Data rows
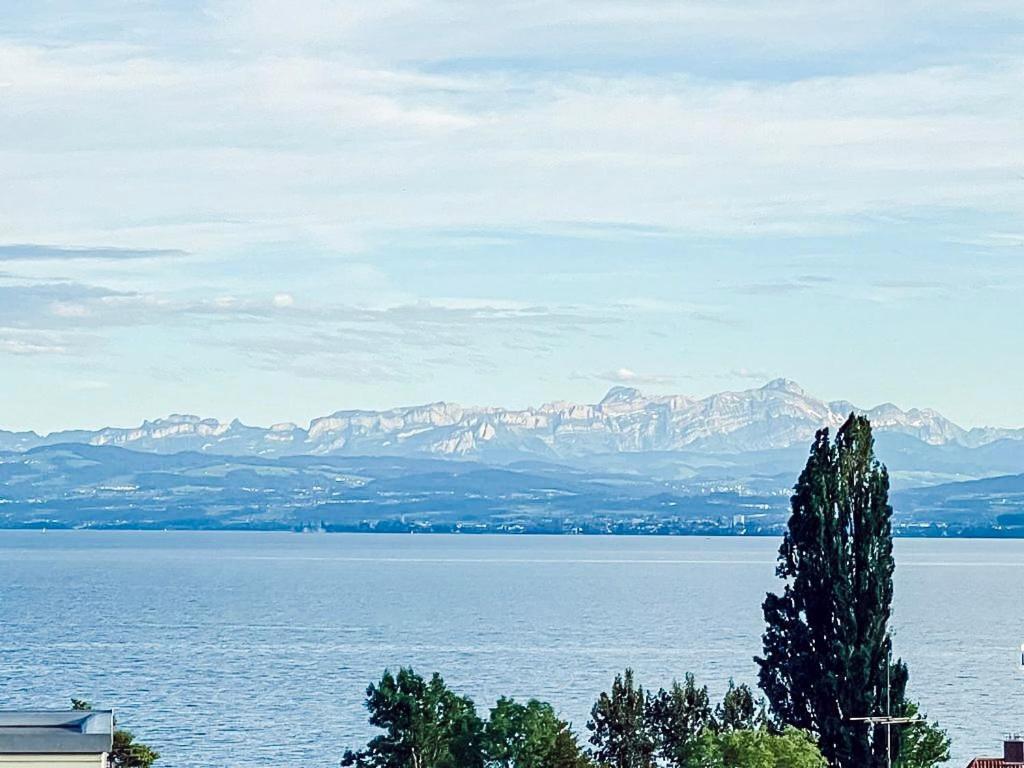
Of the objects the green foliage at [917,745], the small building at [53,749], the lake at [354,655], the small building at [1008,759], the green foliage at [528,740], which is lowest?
the lake at [354,655]

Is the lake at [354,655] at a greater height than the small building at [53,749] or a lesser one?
lesser

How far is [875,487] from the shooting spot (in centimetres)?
4800

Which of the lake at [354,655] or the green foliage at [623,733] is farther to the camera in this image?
the lake at [354,655]

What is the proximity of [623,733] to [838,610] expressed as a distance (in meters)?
6.19

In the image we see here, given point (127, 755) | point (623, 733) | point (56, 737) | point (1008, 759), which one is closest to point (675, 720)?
point (623, 733)

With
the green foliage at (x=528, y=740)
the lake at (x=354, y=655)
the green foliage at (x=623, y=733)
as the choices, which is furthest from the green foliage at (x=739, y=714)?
the lake at (x=354, y=655)

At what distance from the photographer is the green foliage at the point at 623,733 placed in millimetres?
46562

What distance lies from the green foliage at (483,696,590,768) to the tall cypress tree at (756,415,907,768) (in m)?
7.98

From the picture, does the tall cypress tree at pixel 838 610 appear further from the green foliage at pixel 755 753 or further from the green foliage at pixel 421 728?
the green foliage at pixel 421 728

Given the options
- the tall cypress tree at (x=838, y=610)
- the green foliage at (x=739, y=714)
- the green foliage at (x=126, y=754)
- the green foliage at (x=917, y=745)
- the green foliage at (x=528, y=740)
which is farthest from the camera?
the green foliage at (x=739, y=714)

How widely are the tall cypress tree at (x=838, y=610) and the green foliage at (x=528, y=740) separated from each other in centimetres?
798

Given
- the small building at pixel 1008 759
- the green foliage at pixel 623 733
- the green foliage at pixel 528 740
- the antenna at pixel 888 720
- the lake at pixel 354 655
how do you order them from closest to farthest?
1. the green foliage at pixel 528 740
2. the antenna at pixel 888 720
3. the green foliage at pixel 623 733
4. the small building at pixel 1008 759
5. the lake at pixel 354 655

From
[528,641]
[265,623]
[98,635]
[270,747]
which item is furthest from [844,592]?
[265,623]

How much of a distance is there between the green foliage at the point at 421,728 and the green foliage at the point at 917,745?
1059cm
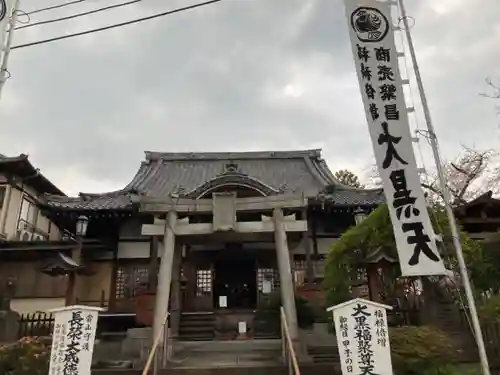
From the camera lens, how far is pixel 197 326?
15.3 m

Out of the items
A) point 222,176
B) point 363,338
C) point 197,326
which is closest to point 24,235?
point 222,176

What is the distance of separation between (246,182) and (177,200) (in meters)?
5.67

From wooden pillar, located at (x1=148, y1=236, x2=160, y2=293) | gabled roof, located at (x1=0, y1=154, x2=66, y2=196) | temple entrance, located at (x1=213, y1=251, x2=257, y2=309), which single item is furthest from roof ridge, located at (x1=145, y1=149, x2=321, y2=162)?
wooden pillar, located at (x1=148, y1=236, x2=160, y2=293)

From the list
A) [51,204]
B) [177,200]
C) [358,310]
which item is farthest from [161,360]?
[51,204]

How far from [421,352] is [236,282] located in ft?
37.9

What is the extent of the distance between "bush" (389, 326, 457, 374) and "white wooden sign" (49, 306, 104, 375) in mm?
5728

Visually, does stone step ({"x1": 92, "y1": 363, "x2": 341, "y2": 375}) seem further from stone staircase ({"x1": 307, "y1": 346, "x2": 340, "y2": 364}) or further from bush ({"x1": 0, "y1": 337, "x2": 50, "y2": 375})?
bush ({"x1": 0, "y1": 337, "x2": 50, "y2": 375})

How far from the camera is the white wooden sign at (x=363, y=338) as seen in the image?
6867 mm

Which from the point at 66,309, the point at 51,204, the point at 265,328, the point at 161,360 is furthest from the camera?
the point at 51,204

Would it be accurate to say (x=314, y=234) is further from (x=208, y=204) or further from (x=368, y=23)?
(x=368, y=23)

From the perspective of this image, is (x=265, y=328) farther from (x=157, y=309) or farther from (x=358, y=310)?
(x=358, y=310)

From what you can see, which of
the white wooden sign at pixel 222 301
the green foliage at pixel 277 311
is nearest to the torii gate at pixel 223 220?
the green foliage at pixel 277 311

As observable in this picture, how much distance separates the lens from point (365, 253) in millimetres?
11844

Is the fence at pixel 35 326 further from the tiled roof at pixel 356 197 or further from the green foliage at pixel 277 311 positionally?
the tiled roof at pixel 356 197
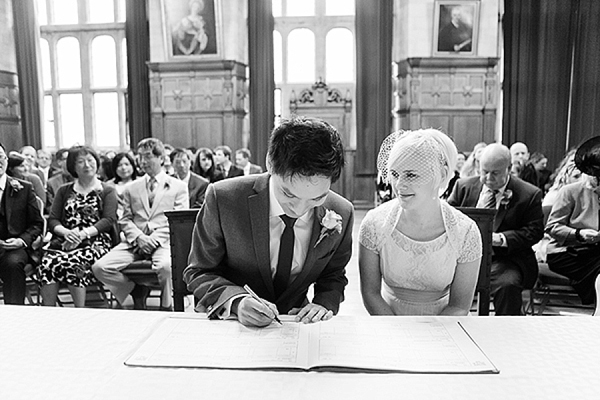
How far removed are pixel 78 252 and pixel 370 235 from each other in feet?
9.56

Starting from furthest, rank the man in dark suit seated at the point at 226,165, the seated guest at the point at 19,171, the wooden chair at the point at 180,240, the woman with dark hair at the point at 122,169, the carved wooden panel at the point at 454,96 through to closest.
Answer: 1. the carved wooden panel at the point at 454,96
2. the man in dark suit seated at the point at 226,165
3. the woman with dark hair at the point at 122,169
4. the seated guest at the point at 19,171
5. the wooden chair at the point at 180,240

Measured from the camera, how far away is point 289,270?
206cm

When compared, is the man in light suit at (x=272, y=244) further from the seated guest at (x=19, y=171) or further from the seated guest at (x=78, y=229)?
the seated guest at (x=19, y=171)

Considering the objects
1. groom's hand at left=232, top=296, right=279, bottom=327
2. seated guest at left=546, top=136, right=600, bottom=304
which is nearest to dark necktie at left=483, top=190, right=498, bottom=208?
seated guest at left=546, top=136, right=600, bottom=304

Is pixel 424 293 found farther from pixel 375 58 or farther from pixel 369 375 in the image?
pixel 375 58

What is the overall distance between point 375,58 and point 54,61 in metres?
9.16

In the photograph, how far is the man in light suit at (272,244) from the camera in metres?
1.82

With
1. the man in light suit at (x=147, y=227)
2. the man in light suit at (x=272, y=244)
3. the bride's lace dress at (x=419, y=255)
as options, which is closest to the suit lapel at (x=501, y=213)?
the bride's lace dress at (x=419, y=255)

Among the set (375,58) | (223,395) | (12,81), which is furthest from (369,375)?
(12,81)

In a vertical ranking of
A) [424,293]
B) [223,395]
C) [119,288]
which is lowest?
[119,288]

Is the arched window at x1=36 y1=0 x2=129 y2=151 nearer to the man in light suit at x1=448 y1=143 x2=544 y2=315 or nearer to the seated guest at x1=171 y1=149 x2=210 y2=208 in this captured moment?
the seated guest at x1=171 y1=149 x2=210 y2=208

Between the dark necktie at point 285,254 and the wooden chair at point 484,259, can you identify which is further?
the wooden chair at point 484,259

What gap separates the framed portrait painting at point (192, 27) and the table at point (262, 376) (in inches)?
441

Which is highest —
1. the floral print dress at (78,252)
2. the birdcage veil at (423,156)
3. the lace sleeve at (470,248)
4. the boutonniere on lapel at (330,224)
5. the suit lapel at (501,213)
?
the birdcage veil at (423,156)
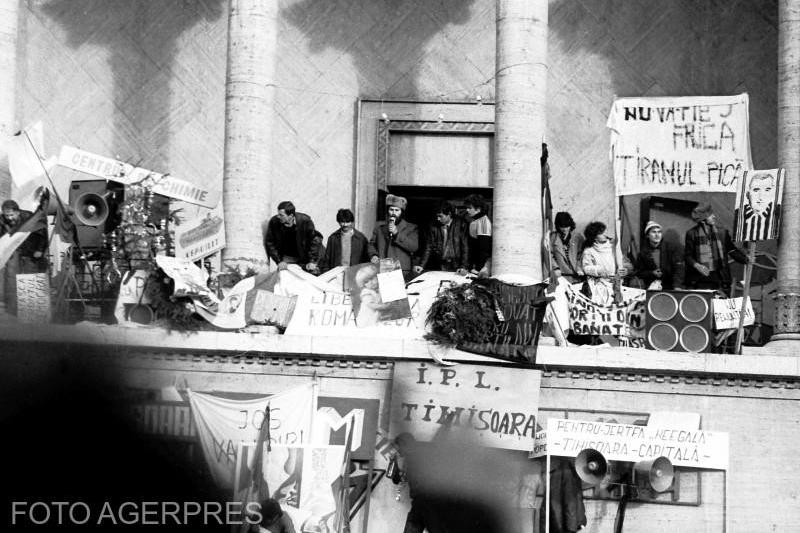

What you should do
Count how many lines in the rows above contain the word "millimetres", and reply with that number alone.

Exercise answer
2